I took January off of writing, both from the blog and from the books (one to edit, one that is still be written.) We've had some changes in our home and a new sort of day is emerging.
Those first few months at home after we put all five children in school were invaluable. I wrote 2 books! I cleaned up the house! I slept and walked and, most importantly, began to heal from the summer's emotional exhaustion and slowly got back my game for this journey called Parenting Traumatized/Attachment-Challenged Children.
But as time wore on, I realized that I now had an opportunity to begin to develop Me. Not me as Mom or me as Wife or me as Housekeeper/Pinterest Follower. But Me as a person who has something to give to society in general. Me as a person who can contribute to our household and help out with extras like a family trip to a waterpark or driver's ed for a certain teen-ager or a second car (we only own my van- the Mister's company provides his car) or upcoming college expenses.
It was time to take on a part-time job.
I began a part-time job with the Green Bay school district. I work as a
noon hour supervisor/paraprofessional support at a local elementary
school. The pay is great, the hours are perfect and I will never have a childcare conflict because my kids' school operates from the same calendar.
I love it. I work with the K-1st-2nd grades, which are my favorite ages for
children as everything is exciting and new and wondrous for them.
The school I work at is considered one of Green Bay's "inner city" school (which I find amusing, since "city" is still a stretch for our town, in my mind.) Yet many of the factors support this claim: 90% of our families live below poverty level, 96% qualify for free lunch, white children are smallest percentage racially in this school, which is certainly not the average in our midwestern home.
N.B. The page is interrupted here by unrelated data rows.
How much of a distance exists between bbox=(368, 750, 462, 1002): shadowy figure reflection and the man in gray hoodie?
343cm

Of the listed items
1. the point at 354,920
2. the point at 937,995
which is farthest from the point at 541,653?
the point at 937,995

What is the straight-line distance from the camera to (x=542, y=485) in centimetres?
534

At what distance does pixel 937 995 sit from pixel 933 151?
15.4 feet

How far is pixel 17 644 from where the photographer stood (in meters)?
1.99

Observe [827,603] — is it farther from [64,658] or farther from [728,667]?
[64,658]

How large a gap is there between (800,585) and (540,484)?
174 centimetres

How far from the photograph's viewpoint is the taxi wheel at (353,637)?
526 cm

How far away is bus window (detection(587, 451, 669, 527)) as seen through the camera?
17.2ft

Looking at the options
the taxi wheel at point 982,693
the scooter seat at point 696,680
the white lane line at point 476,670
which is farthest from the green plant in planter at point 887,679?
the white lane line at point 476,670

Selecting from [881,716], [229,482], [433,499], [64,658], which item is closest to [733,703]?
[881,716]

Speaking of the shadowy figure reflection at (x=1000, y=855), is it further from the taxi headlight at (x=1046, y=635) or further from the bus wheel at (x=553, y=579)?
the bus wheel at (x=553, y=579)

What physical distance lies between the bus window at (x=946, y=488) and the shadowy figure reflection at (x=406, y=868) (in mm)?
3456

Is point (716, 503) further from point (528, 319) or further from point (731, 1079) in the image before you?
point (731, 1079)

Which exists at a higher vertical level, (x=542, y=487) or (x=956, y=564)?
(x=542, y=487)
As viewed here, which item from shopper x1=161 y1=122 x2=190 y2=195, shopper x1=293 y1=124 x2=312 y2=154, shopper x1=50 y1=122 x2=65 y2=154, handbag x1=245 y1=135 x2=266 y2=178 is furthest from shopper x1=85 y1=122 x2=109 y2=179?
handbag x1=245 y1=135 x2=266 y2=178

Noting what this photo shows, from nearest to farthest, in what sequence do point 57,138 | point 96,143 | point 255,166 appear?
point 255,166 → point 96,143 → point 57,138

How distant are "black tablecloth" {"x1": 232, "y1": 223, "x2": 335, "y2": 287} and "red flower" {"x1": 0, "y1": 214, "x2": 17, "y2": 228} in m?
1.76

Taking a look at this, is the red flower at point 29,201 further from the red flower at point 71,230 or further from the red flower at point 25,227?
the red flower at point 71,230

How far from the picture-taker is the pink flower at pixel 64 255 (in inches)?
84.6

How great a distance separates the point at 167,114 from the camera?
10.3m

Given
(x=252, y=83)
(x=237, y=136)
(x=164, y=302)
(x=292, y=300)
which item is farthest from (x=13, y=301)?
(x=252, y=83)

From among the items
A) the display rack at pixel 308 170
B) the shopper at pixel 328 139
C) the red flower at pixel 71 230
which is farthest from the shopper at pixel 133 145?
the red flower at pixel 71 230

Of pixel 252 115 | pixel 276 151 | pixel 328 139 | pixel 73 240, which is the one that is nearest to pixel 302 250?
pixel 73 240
Not to toot my own horn, but I am good at this work. Being an adoptive mother of older children, living with trauma issues and attachment disorders and all sorts of accompanying destructive behaviors has been great training. I have an awareness now that I certainly did not have when I had bio children only at home. I can see through the behaviors and see the child in each of these children because I've had to do this with my own two sons.
Admittedly, this is far easier to do at my job- I am only with these children several hours a day. I get breaks and weekends off. There are other adults and teachers and layers of rules, authority, activities. I am doing this in the capacity of employee and not Mother, and that makes a huge difference.
I am happy to go to work each day and have my own identity there. Not as Mom or Cliff's wife but as me. With my own skill set that I bring to the table, which is valued there. It's a new thing for me, and I really like it.
So for me, January was about getting healthy after that terrible flu and adjusting to my new schedule. About giving myself the time and space to just adjust and be and not put too much on myself that all has to be perfect or seamless.
I work 3 hours a day. I have mornings at home and I finish work just in time to swing through and collect our youngest 4 from their elementary school.
I used to cook dinner between 1 and 2:30 each day before getting the kids, and since I am at work those house, the crockpot is now fired up 3 to 4 days a week, as we go from school to dance and music lesson schedules most weekday afternoons.
The kids each had an extra chore added to their chore list, and the Mister is stepping up and helping out in the kitchen more. And I am letting him (and letting him do it his way), instead of shooing him away.
Overall, it's been a great and smooth transition. But still we have days where I have dropped the ball on something or realize that I didn't take something else into account and messiness ensues. Those days kind of suck, but it's just a day and I can learn and move on.
And, I still have some major stuff to figure out. Like when to write. Or seriously hit my reading list. Or watch those cable series the Mister and I are so addicted to. Or keeping my telomeres from looking like stubbed-out cigarette butts.
But that's what life is about, isn't it? Figuring it all out while enjoying the ride.